Every year, as directed by my transplant center, I am required to undergo a long list of tests: in-depth blood tests; abdominal and Doppler ultrasounds; chest x-ray; consultations with cardiology, oncology, infectious diseases, endocrinology, dermatology, specialists, Nothing extraordinary, except that booking these tests has become a challenge, and a real chore. There are no preferential channels, nor the possibility of timely access to appointments that aren't whims, but a matter of survival.
Accessing healthcare services often requires digging into your wallet; some people forgo treatment for obvious reasons, finding themselves unable to sustain huge financial expenses. No one, outside of chronically ill patients, can truly understand what it means to have to manage every step of a treatment plan alone: juggling tests, treatment deadlines, lack of coordination between specialists. Added to all this is the fatigue, the fragility, the anxiety of "will I be able to do everything this year too?".
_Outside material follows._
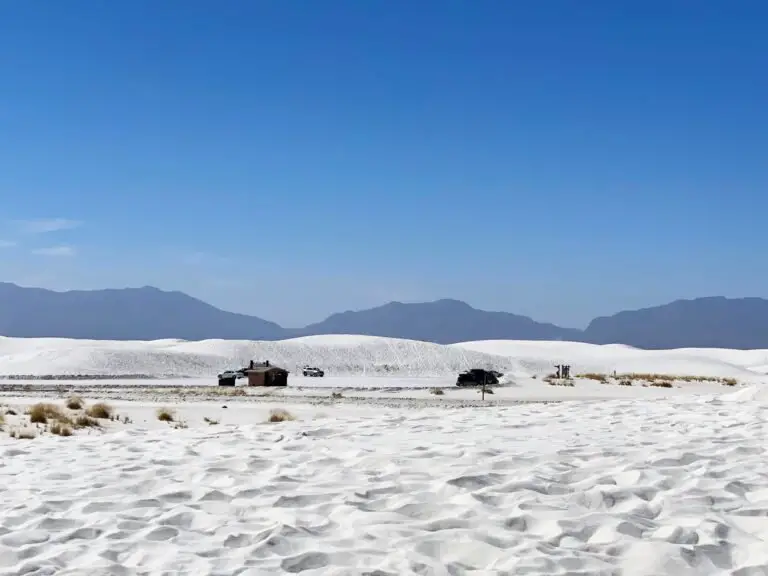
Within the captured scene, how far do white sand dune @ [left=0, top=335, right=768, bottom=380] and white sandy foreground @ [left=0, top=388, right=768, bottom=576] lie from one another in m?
58.8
I don't ask for privileges. I ask for normality and dignity: being able to have an ultrasound in a timely manner, being able to see a cardiologist before my condition worsens, being able to have a treatment plan that takes into account the complexity of those who, like me, live with an irreversible chronic condition. All this requires medical time.
What is missing is a systemic vision of chronic conditions. Not to fragment human beings, care should not be fragmented.
Transplant recipients are not "cured", but rather, highly complex chronic patients. Post-transplant follow-up cannot be left to the goodwill of individuals or relegated to the margins of healthcare priorities. It is time to strengthen the role of care coordinators, capable of following the patient's entire clinical journey; recognize that the patient's time is time for care, not an ancillary parenthesis (Fig. 1).
Fig. 1
It is upside-down: as a patient, time is even more precious than it was when I thought I was healthy. Empty time is needed for reflecting, enjoying, trying to be free. (Photo by M.M:, courtesy of the Author )
This translates into an appeal to invest in public health. Invest in time.
Transplants save lives, but it is follow-up that preserves them.